Justice Denis Power tried, during his judicial career, to bring some clarity to the subject. In an often-quoted passage from Hanis v. University of Western Ontario, 2006 CanLII 23155 (ON SC), he differentiated among partial, substantial, and “full” indemnity and assigned percentages to each:
Rule 1 defines substantial indemnity costs as meaning “costs awarded in an amount that is 1.5 times what would otherwise be allowable in accordance with Part I of Tariff A” – i.e., 1.5 times the partial indemnity rate. Costs calculated on a substantial indemnity scale, obviously, represent something less than full indemnity. By way of example: – if the actual fees billed by a lawyer to his or her client are, for instance, $300 per hour, and if $300 is acceptable as an appropriate hourly billing rate in the circumstances, the partial indemnity rate should be something in the range of 60% of that amount, or $180 per hour. Therefore, the substantial indemnity rate, using the 1.5 formula, would be $270 per hour. This equates to something in the range of 90% of the fees actually being charged to the client, i.e. full indemnity. These numbers, needless to say, are simply rough estimates of the relationship between the three levels of costs – i.e., 60%, 90% and 100%. I quite often employ these percentages as a rough rule of thumb.

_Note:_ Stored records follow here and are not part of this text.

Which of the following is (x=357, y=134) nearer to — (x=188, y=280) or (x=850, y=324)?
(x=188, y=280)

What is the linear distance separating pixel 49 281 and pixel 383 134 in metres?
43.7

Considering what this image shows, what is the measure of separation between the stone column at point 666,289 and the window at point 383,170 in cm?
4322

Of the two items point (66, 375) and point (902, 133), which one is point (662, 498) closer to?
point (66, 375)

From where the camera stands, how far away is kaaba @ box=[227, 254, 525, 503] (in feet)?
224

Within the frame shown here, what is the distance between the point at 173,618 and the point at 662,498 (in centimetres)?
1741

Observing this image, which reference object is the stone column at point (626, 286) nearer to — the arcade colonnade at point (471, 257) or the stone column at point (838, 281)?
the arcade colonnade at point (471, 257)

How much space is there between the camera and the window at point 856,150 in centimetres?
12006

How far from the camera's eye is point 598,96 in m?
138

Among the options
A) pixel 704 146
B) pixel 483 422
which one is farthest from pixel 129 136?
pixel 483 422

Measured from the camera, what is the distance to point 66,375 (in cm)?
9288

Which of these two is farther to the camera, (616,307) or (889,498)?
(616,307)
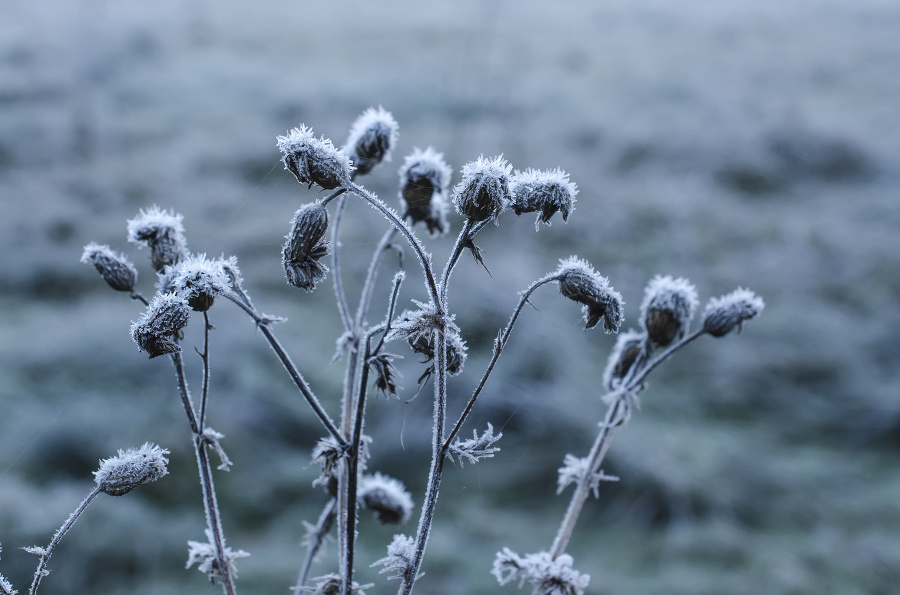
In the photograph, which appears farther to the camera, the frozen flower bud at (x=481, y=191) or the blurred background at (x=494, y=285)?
the blurred background at (x=494, y=285)

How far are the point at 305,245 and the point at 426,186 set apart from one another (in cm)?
18

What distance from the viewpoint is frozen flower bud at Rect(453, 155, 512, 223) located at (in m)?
0.59

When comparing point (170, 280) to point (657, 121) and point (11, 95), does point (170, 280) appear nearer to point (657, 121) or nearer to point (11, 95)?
point (657, 121)

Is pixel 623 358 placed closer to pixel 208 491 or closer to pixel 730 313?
pixel 730 313

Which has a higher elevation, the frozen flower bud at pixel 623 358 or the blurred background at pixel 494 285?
the blurred background at pixel 494 285

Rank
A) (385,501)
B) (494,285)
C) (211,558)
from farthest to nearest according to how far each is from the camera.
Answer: (494,285) < (385,501) < (211,558)

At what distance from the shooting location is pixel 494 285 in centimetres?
335

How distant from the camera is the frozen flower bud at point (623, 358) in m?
0.75

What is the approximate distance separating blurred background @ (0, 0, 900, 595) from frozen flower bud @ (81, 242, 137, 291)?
376mm

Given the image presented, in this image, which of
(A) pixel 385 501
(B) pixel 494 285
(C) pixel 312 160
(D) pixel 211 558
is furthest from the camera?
(B) pixel 494 285

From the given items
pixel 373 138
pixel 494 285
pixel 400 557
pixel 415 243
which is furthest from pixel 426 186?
pixel 494 285

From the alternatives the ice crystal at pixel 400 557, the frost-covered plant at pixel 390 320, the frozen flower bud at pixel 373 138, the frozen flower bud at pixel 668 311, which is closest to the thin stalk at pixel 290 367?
the frost-covered plant at pixel 390 320

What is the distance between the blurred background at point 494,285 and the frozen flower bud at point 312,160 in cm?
26

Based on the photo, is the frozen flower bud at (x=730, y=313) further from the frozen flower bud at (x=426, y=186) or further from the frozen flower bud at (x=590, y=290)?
the frozen flower bud at (x=426, y=186)
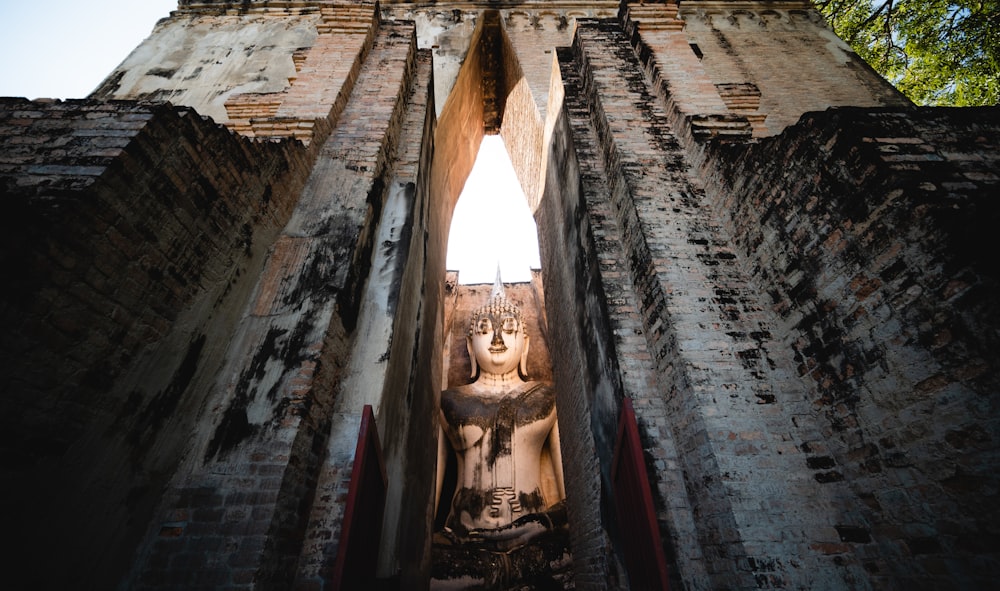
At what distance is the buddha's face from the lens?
331 inches

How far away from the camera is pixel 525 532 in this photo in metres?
5.99

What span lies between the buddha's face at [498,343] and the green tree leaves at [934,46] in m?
9.76

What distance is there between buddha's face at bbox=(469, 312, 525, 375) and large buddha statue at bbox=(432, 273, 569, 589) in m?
0.02

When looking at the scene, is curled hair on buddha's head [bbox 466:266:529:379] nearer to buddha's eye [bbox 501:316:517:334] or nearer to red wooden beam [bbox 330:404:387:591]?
buddha's eye [bbox 501:316:517:334]

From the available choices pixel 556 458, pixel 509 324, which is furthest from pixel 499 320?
pixel 556 458

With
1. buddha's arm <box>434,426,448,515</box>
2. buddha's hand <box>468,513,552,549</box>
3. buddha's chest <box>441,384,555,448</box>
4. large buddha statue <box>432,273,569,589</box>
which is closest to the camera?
large buddha statue <box>432,273,569,589</box>

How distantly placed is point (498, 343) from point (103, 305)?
6.85 meters

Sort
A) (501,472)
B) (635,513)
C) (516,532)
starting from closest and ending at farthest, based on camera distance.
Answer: (635,513)
(516,532)
(501,472)

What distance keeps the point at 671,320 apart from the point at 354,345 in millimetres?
2421

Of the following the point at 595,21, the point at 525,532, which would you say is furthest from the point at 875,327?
the point at 525,532

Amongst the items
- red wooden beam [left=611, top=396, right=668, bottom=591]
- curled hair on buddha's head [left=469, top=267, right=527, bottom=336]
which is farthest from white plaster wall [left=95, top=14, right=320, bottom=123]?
red wooden beam [left=611, top=396, right=668, bottom=591]

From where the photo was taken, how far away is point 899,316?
2.00 m

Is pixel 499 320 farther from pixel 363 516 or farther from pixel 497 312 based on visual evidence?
pixel 363 516

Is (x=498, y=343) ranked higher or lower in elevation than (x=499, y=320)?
lower
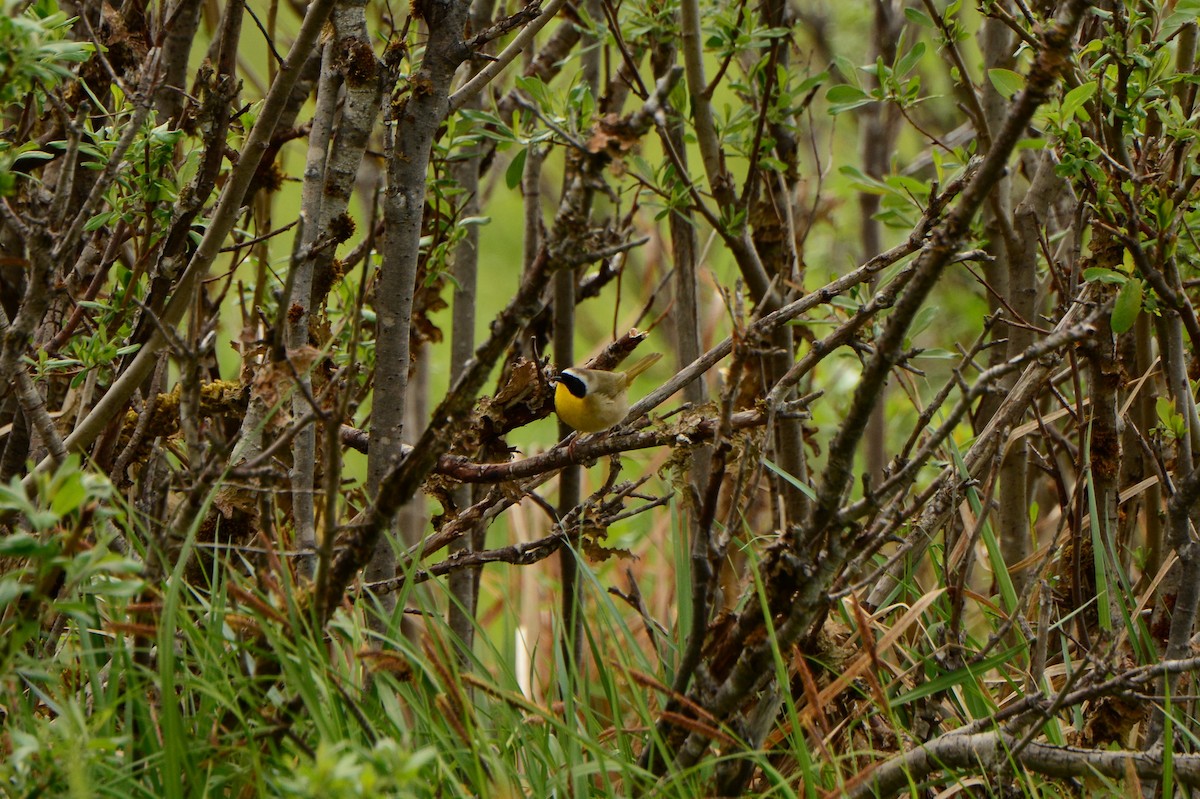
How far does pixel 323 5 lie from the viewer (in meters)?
1.90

(Working backwards, if substantial indemnity costs are 1.5 times partial indemnity costs, that means that the latter are two-thirds (1 ÷ 1.5) of the former.)

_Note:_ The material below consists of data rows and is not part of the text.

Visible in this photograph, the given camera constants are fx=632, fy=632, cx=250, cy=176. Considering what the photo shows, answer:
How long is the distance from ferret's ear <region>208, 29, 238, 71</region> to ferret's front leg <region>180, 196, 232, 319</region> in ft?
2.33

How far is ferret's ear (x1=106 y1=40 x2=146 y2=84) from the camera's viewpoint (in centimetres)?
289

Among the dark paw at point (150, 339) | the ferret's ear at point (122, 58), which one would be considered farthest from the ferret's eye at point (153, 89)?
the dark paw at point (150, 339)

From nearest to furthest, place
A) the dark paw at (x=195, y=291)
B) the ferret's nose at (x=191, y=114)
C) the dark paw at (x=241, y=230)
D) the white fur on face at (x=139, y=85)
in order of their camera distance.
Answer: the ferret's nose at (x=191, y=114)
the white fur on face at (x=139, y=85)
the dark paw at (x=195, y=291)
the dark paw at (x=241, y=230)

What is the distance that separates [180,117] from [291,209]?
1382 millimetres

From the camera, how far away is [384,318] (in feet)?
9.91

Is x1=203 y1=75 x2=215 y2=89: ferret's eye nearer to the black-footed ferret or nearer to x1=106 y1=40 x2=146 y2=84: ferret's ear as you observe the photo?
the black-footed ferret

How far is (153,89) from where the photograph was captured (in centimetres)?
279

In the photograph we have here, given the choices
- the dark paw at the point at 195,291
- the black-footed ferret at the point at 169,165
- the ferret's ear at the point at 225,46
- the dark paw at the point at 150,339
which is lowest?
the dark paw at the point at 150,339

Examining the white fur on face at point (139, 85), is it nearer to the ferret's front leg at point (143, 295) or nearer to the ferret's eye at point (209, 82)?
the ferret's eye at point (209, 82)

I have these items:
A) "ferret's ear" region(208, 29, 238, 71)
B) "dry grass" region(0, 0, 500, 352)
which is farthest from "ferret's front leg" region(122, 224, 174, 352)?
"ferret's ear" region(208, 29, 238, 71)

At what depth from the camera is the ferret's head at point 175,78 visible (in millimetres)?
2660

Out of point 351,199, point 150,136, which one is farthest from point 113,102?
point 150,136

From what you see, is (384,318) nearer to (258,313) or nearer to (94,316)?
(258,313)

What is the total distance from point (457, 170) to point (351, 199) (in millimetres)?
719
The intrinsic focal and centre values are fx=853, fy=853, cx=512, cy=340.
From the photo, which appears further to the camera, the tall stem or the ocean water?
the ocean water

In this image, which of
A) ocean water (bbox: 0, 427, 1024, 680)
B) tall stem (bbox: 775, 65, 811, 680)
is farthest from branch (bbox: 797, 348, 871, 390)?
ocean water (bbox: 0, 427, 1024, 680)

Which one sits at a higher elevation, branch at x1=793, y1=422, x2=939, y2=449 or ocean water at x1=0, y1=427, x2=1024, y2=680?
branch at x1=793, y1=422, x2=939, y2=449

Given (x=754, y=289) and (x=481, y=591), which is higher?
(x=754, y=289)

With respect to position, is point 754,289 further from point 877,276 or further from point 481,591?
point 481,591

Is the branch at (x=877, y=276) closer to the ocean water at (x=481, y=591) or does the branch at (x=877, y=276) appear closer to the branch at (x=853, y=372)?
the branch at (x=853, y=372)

Justice Power’s approach was implicitly a subjective one, in that his point of departure was the actual hourly rate charged. From that, he derived the appropriate partial indemnity rate by discounting it by 40 percent. But Rule 1.03 does not define partial indemnity costs in terms of either “actual” or “substantial” indemnity. Rather, “substantial indemnity costs” are defined to be a function of “partial indemnity costs”.

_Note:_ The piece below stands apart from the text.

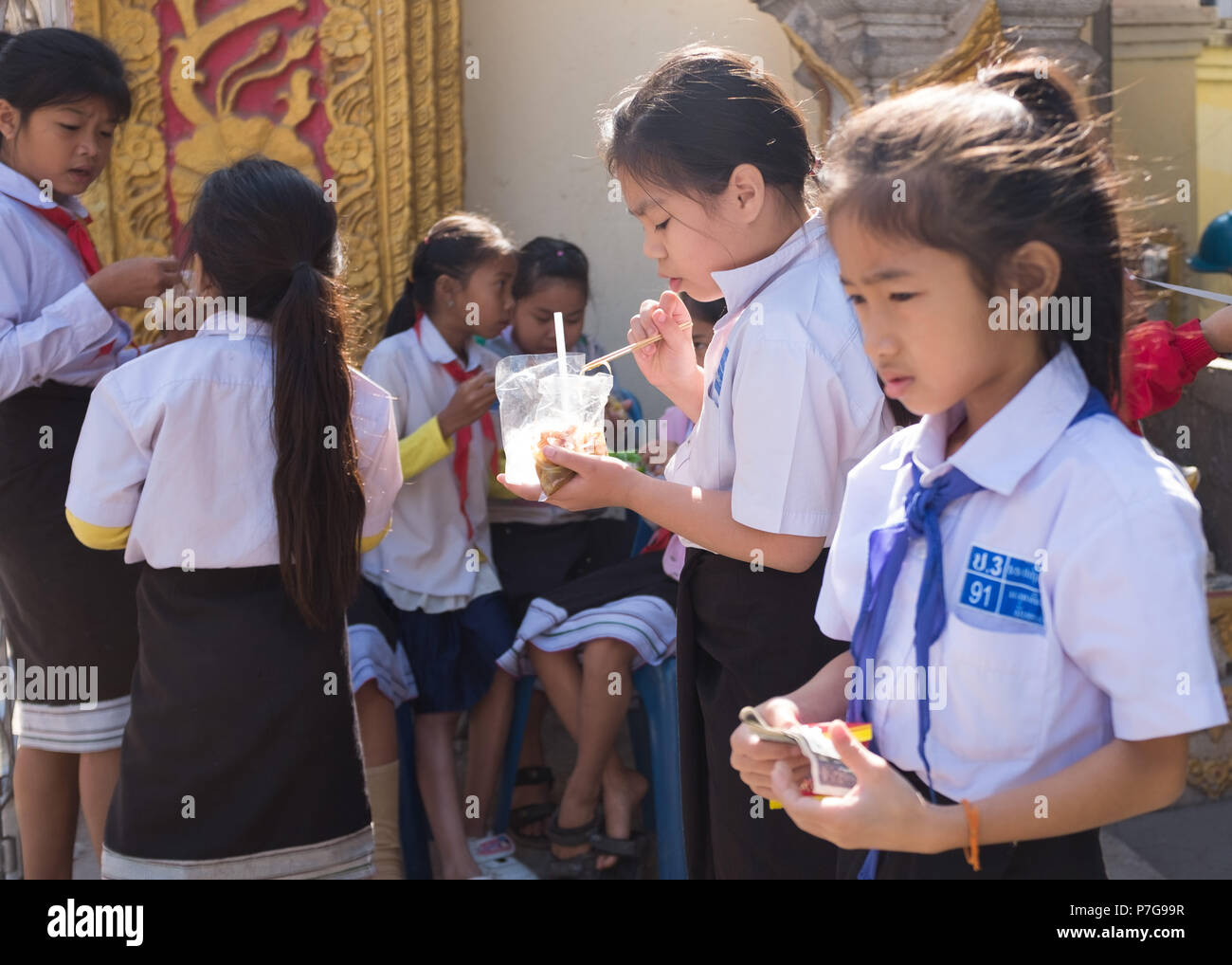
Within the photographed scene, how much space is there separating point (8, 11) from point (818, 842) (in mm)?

And the use of 60% of actual fees as a basis for calculating partial indemnity fees has no warrant in the Rules, the Courts of Justice Act or Tariff A.
The whole point of the “Information for the Profession” table was (I assume) to provide courts with guidance as to appropriate partial indemnity rates that do not depend on actual rates. From there, if necessary, substantial indemnity costs could be calculated. That would be an objective approach.
All of which brings me back to today’s decision in 790668 Ontario Inc. v. D’Andrea Management Inc. The Court of Appeal seems to have adopted what I have called the “subjective” approach (i.e., one that takes as its starting point the actual hourly rate charged). It then derives a partial indemnity rate by discounting the actual rate by one-third (a bit less of a reduction than Power J.’s sixty percent).
Justice Lauwers’ “rule of thumb” was that “partial indemnity costs should be about one-third less than substantial indemnity costs”, but his calculation in this case was based on a one-third discount of actual fees. It would appear therefore, that he was treating “substantial indemnity” and “full indemnity” as equivalents. (If partial indemnity is to be calculated as two-thirds of actual fees, then substantial indemnity must be equal to actual fees: (0.667 [partial indemnity per 790668] × 1.5 [“substantial indemnity costs” definition in subrule 1.03] = 1)
Quite apart from how we are to calculate partial indemnity costs (and I do not see much further use for the “Information for the Profession” table), we are still left with the question of whether a litigant who is required to pay costs should be at the mercy of the opposing party’s choice of counsel. If that lawyer or law firm happens to have very high hourly rate(s), is the losing party stuck with having to pay 66% of that high rate?
The Mantella approach to costs was an example of the objective approach: what is a “reasonable” amount of costs, based on some objective measure (the “Information for the Profession” table)? That approach has now been sent packing.
My own view is that it is time for the Rules Committee to look again at the issue of costs and whether there is still a place for its “Information for the Profession” table.